• [Objectives]
• a. Set down the article on recovering from redundancy word for word, from "It may not sound" up to and including "might suit you.".
• b. In the article on recovering from redundancy, what is the first thing you should do once you are out of your employment?

• [Document segment]
-.-.-

How to Recover From Redundancy

Big employers with thousands of employees offer outplacements which offer support and help with job search and career advice.

It may not sound like it but being redundant is not the end of the story. One company goes down and another rises to take its place. The biggest opportunities usually develop through the biggest crisis.


Once you are out of your employment, the first thing you should do is to let family and friends know about the situation. Facing this alone is not fair on you and suffering in silence just leaves you and family with less trust. People around you can give useful advice about what to do or may even know of opportunities that might suit you.

It is sad news for sure but don’t dwell on it forever. Come out of this drama and start planning your future. Socialising can be a key to start focusing on your career rather than worrying about the situation. Talking to the people who also have been made redundant can also help you feel not alone.

-.-.-

• [Data excerpts]

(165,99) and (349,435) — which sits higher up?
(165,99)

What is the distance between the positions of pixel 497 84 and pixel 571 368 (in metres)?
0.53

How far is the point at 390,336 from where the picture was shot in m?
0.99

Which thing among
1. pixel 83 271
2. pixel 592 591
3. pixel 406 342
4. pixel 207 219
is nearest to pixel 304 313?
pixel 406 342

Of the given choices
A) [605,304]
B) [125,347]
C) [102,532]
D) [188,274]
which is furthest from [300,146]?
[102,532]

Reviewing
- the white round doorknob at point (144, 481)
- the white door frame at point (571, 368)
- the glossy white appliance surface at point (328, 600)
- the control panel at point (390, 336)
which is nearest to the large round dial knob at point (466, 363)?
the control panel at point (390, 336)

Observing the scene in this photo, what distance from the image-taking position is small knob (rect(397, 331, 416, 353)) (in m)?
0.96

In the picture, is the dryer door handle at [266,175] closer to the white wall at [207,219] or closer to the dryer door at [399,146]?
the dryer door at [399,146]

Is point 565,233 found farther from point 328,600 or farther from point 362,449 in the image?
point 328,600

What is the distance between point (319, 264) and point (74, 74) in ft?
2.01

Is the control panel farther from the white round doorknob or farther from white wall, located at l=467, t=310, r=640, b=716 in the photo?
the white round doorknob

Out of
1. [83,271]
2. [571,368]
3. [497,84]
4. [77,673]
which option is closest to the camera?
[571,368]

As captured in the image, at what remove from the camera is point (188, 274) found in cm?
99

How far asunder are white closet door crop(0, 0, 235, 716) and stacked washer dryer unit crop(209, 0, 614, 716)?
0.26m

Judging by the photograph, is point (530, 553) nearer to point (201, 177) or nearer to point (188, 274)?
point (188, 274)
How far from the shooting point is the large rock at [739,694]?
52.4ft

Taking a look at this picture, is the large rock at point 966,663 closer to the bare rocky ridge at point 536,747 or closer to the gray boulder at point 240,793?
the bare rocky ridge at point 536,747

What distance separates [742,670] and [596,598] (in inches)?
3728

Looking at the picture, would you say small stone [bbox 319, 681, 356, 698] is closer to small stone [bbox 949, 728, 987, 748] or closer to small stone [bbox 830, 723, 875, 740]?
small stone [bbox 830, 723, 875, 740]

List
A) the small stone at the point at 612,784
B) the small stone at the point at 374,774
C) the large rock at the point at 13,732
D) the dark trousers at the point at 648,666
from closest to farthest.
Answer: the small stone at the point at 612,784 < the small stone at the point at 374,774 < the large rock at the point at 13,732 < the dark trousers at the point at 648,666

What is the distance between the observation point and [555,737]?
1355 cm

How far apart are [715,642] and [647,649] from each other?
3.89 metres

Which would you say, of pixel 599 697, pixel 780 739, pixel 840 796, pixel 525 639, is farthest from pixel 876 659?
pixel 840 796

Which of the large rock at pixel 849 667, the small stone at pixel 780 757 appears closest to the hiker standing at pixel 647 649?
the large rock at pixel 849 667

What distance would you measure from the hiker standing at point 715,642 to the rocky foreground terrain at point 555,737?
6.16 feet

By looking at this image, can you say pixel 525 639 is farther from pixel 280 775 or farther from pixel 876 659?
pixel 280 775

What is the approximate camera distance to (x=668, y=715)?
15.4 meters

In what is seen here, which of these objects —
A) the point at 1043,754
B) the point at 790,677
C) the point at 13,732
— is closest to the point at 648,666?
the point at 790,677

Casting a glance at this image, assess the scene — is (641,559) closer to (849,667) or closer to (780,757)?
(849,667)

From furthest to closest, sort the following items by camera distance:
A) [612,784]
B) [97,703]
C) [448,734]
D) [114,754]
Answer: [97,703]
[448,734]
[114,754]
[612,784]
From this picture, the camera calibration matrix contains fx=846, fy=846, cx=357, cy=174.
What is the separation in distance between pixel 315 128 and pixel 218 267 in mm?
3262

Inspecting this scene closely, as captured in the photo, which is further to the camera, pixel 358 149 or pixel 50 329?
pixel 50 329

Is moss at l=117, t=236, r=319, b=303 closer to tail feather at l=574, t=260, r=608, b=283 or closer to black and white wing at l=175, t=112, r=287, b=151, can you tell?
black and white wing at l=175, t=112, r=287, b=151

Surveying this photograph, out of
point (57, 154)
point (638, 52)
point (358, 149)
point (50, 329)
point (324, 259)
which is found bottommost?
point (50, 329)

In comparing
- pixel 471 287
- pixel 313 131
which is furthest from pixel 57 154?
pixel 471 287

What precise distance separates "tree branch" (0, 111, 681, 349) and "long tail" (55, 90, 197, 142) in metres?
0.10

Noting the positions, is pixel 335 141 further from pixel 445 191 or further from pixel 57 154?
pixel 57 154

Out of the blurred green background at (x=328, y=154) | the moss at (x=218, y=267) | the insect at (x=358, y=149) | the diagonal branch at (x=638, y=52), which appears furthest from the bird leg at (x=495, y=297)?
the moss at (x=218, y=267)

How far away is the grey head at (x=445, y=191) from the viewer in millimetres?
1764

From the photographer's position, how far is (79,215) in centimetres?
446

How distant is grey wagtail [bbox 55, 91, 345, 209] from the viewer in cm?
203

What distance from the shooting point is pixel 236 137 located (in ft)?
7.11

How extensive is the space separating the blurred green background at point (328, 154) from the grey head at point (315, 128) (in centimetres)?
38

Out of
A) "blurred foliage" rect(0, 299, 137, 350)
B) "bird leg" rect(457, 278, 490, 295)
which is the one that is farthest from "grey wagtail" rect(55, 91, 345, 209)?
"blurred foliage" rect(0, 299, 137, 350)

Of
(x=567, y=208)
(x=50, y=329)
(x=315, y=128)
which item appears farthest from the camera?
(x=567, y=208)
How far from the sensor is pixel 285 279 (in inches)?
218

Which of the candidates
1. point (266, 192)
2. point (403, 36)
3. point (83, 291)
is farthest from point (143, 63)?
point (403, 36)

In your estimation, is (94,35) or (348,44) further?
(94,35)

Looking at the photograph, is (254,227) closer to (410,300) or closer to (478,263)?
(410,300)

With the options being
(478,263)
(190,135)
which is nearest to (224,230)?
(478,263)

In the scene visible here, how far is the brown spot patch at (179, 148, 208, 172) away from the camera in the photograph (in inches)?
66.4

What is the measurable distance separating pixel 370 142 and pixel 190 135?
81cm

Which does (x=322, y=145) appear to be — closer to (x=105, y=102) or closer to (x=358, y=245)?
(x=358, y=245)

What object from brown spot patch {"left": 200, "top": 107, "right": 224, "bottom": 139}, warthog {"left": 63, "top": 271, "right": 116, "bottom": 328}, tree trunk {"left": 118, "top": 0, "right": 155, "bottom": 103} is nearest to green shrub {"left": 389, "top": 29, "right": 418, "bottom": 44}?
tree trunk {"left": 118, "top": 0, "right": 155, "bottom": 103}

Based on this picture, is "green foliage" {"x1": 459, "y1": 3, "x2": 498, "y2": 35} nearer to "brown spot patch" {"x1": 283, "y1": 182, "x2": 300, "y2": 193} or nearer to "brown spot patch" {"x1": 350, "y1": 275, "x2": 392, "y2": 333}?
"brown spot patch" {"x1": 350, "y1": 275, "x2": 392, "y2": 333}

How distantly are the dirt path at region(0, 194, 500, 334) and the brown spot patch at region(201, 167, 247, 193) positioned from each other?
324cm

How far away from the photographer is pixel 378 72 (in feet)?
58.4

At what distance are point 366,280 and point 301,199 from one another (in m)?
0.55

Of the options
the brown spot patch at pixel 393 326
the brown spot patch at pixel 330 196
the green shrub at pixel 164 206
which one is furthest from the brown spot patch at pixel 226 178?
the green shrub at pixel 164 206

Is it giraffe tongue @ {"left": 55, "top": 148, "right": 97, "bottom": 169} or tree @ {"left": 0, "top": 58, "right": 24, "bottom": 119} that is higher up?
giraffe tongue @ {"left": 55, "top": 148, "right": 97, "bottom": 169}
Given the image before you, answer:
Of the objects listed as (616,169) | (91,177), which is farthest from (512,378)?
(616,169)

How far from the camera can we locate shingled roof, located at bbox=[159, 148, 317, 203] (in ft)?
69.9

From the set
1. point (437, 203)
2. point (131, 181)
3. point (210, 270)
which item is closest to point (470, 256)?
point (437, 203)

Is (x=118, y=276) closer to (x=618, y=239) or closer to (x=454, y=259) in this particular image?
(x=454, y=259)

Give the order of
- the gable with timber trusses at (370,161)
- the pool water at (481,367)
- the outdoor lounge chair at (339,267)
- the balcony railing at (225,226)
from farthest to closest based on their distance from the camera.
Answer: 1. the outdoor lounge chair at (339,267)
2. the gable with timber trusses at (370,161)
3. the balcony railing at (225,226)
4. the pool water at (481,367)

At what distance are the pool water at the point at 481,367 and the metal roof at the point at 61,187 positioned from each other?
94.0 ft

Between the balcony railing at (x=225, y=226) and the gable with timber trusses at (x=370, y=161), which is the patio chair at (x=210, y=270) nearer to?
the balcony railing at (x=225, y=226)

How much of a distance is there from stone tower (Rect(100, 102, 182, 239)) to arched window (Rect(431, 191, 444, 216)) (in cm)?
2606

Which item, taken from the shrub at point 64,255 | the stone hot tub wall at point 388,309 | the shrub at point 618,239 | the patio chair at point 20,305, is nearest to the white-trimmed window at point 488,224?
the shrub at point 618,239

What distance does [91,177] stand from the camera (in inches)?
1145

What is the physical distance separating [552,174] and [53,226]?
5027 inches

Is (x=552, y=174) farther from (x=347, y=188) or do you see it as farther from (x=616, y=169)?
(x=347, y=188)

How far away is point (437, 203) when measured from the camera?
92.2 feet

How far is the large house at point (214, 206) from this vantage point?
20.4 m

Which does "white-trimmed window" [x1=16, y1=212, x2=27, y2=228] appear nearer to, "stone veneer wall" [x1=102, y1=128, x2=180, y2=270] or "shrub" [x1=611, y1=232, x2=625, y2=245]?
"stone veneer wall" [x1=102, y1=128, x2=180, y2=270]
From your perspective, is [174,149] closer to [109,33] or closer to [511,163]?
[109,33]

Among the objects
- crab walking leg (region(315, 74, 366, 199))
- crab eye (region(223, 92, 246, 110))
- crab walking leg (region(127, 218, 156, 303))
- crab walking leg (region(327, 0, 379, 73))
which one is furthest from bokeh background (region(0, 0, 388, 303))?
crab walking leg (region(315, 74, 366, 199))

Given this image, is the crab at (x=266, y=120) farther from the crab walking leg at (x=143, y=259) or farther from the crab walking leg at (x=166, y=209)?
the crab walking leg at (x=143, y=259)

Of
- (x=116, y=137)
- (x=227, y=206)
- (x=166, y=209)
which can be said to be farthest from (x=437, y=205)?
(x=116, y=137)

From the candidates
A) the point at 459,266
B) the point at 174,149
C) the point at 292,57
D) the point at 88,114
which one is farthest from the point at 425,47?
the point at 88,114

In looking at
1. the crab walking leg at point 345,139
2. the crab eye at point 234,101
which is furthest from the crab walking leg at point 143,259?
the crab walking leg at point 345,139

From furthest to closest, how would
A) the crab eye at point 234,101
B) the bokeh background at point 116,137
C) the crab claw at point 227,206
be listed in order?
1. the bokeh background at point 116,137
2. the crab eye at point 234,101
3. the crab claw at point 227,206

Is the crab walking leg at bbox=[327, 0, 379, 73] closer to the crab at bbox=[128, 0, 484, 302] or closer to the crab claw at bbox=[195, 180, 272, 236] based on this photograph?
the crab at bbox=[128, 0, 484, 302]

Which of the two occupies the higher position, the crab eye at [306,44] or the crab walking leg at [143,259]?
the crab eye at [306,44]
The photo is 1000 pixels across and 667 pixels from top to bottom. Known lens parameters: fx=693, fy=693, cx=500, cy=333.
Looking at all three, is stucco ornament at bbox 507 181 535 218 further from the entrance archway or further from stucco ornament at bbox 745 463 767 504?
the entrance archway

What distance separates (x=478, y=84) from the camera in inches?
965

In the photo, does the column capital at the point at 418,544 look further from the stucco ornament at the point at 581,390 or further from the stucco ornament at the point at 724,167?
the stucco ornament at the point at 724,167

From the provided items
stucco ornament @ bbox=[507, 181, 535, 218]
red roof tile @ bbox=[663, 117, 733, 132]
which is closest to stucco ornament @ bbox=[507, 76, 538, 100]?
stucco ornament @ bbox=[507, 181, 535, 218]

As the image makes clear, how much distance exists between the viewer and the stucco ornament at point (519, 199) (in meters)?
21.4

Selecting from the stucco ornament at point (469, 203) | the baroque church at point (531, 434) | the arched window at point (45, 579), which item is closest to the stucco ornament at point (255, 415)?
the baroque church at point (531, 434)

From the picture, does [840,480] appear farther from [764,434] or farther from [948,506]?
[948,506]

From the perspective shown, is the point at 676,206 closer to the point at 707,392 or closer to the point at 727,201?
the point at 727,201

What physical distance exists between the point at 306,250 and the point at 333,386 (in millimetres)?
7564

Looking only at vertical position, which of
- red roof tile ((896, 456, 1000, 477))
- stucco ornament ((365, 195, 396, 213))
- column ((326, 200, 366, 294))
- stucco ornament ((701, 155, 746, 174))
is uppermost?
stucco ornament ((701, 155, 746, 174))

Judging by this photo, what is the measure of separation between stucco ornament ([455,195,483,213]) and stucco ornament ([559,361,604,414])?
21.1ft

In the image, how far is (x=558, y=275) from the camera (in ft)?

-.-.-

• [Answers for the exercise]
• a.
It may not sound like it but being redundant is not the end of the story. One company goes down and another rises to take its place. The biggest opportunities usually develop through the biggest crisis.


Once you are out of your employment, the first thing you should do is to let family and friends know about the situation. Facing this alone is not fair on you and suffering in silence just leaves you and family with less trust. People around you can give useful advice about what to do or may even know of opportunities that might suit you.

• b. Let family and friends know about the situation.